## Dec 27, 2008

### Stochastic Sampling

The basic goal of stochastic sampling is to draw random samples from a given distribution p(x). Sometimes, p(x) is not exactly known, for example, knowing only f(x)=p(x)/K.

Given the ability of stochastic sampling, we may do the following things: (i) approximate p(x), (ii) integrate p(x), and (iii) optimize p(x).

A difficulty for stochastic sampling is that the form of p(x) or f(x) is usually complex, however, we can only sample directly from some easy-formed distributions, like discrete distribution, uniform distribution or unit Gaussian.

So, usually we sample from an easy-to-sample distribution q(x) instead of from p(x) or f(x), then we either assign each sample point a "weight", or an "acceptance probability" which decides whether we accept this point as a sample from p(x) or f(x).

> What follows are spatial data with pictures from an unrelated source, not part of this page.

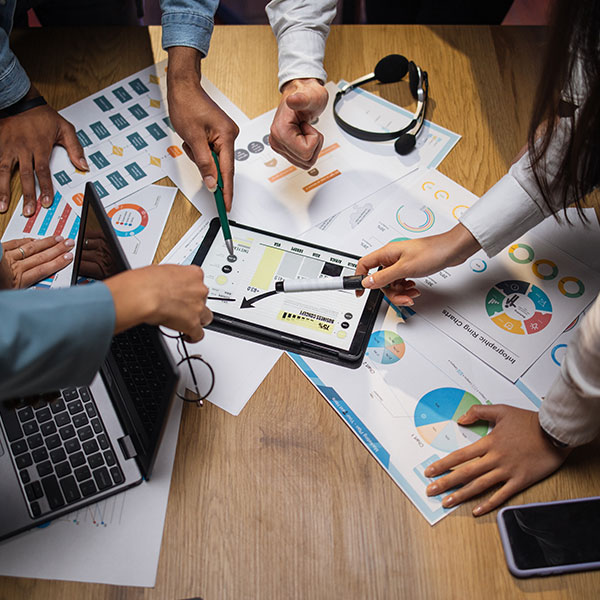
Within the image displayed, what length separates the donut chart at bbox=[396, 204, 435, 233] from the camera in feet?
2.87

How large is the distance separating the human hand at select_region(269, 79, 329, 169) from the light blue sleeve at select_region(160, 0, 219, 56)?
0.21 metres

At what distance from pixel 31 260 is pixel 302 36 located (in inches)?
23.1

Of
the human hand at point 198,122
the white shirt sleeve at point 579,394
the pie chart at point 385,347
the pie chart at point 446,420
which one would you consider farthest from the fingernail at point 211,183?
the white shirt sleeve at point 579,394

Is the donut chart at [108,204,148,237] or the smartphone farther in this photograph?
the donut chart at [108,204,148,237]

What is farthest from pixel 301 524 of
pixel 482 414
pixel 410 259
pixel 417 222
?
pixel 417 222

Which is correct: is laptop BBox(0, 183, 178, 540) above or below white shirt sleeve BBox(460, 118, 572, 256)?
below

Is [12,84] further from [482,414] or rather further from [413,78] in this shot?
[482,414]

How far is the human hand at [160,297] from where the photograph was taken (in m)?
0.56

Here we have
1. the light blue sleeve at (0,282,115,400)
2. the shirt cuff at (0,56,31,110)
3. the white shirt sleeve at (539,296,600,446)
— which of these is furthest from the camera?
the shirt cuff at (0,56,31,110)

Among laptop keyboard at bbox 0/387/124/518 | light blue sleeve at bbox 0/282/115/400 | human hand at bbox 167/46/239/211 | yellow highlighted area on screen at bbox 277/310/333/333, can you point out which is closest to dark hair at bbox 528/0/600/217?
yellow highlighted area on screen at bbox 277/310/333/333

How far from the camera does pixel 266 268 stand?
32.0 inches

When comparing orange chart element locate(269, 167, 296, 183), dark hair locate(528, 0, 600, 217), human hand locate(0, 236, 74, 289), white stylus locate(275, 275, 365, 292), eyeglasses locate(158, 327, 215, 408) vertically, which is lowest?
eyeglasses locate(158, 327, 215, 408)

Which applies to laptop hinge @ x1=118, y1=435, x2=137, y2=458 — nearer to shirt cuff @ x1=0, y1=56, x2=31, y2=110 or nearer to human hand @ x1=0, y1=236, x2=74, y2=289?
human hand @ x1=0, y1=236, x2=74, y2=289

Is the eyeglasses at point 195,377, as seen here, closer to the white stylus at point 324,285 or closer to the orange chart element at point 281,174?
the white stylus at point 324,285
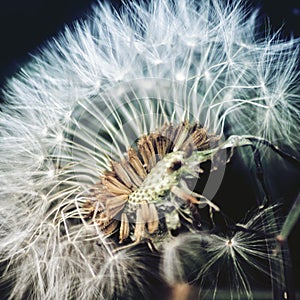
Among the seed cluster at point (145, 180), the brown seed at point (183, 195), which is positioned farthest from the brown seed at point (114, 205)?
the brown seed at point (183, 195)

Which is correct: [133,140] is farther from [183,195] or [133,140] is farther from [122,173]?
[183,195]

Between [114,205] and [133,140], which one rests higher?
[133,140]

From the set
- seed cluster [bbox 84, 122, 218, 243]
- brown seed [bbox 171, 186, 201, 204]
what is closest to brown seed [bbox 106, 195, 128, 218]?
seed cluster [bbox 84, 122, 218, 243]

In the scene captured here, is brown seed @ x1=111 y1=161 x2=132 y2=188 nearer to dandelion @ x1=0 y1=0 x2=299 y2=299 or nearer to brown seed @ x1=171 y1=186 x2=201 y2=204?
dandelion @ x1=0 y1=0 x2=299 y2=299

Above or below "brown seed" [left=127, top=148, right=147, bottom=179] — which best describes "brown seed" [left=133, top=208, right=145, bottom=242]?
below

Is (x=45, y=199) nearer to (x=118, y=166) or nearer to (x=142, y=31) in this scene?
(x=118, y=166)

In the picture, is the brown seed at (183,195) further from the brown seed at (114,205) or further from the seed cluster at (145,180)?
the brown seed at (114,205)

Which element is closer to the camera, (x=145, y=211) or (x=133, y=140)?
(x=145, y=211)

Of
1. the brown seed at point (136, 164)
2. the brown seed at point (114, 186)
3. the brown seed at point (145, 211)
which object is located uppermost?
the brown seed at point (136, 164)

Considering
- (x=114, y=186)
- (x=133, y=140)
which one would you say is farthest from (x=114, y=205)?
(x=133, y=140)
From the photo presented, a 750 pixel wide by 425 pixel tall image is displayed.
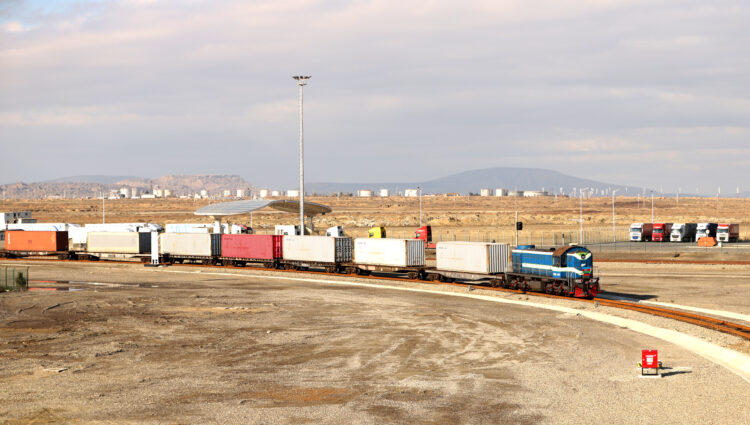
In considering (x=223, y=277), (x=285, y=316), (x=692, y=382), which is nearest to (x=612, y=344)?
(x=692, y=382)

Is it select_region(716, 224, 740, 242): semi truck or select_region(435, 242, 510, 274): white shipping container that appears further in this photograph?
select_region(716, 224, 740, 242): semi truck

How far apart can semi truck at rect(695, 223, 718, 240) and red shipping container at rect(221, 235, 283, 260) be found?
64254 millimetres

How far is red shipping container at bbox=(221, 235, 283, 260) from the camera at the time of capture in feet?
219

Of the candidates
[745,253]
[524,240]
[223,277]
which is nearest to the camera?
[223,277]

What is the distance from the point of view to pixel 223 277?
61.5m

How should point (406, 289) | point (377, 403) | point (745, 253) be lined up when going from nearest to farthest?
point (377, 403), point (406, 289), point (745, 253)

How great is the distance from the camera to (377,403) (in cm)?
2164

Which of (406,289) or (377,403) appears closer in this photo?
(377,403)

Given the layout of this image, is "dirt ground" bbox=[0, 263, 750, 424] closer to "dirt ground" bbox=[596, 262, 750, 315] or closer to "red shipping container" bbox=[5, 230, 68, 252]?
"dirt ground" bbox=[596, 262, 750, 315]

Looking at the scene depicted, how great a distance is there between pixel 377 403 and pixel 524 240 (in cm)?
8659

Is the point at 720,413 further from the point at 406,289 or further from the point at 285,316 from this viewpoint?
the point at 406,289

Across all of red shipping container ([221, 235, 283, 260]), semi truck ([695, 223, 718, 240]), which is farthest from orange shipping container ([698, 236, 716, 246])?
red shipping container ([221, 235, 283, 260])

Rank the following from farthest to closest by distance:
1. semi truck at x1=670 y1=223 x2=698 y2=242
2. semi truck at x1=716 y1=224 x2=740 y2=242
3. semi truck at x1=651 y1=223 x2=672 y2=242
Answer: semi truck at x1=651 y1=223 x2=672 y2=242 → semi truck at x1=670 y1=223 x2=698 y2=242 → semi truck at x1=716 y1=224 x2=740 y2=242

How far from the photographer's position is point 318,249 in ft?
206
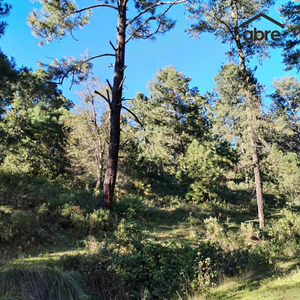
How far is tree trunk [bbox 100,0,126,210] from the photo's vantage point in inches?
284

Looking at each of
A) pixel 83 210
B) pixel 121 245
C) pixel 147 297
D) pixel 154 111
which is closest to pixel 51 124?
pixel 83 210

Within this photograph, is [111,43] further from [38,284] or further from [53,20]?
[38,284]

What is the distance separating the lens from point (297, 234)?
813 centimetres

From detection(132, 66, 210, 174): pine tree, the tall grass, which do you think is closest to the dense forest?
the tall grass

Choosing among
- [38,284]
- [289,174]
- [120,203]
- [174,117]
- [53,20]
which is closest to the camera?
[38,284]

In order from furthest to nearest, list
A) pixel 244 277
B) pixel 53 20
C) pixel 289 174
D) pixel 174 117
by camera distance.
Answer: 1. pixel 174 117
2. pixel 289 174
3. pixel 53 20
4. pixel 244 277

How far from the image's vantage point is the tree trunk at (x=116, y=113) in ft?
23.7

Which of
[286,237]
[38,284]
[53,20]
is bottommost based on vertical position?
[286,237]

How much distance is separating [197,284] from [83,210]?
5413mm

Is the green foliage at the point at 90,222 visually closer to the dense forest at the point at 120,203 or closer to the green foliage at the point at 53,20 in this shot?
the dense forest at the point at 120,203

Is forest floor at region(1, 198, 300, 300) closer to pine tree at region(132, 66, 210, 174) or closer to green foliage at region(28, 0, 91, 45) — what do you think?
green foliage at region(28, 0, 91, 45)

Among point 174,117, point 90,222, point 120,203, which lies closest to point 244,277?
point 90,222

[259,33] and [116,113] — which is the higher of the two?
[259,33]

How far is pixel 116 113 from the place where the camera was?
23.9 ft
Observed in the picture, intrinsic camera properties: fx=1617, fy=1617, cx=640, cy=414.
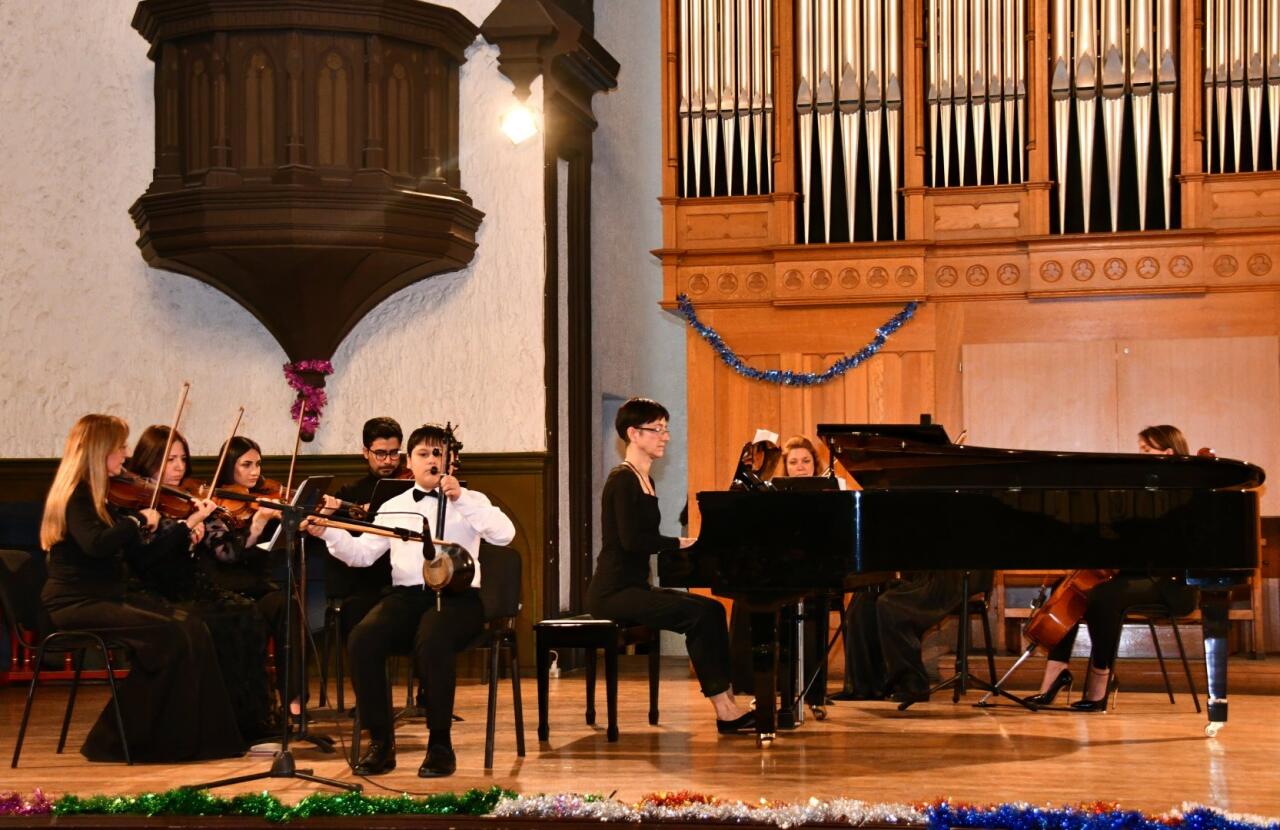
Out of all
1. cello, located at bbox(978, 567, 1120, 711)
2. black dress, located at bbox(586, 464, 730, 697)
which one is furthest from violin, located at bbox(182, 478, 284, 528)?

Some basic sampling methods include:
• Monte Carlo: Sample from q(x). No weight or acceptance probability is calculated. Just pretends that samples from q(x) is from p(x), and use the samples to compute the integration of p(x).
• Weighted Sampling: Sample from q(x). Assign each sample x a weight w=p(x)/q(x). Use the weighted samples to compute the integration of p(x).
• Rejection Sampling: Sample from q(x), where q(x) > p(x) in the whole domain of p(x). Accept each sample x by an acceptance probability a=p(x)/q(x).
In above methods, we have to choose q(x) which is easy-to-sample and approximate p(x). These two requirements are often contradictory. In order not to be bothered by choosing q(x), we may resort to Markov Chain Monte Carlo methods, which constructively approach p(x) without q(x) along a Markov chain.
Few more words for simulated annealing: to take it as a sampling method, we decrease T down to 1; to make it an optimization method, we decrease T down to 0.

References:
1. B. Walsh. Markov Chain Monte Carlo and Gibbs Sampling. Lecture notes. 2004.
2. David J.C. MacKay. Information Theory, Inference, and Learning Algorithms. Chapter 29 and Chapter 30.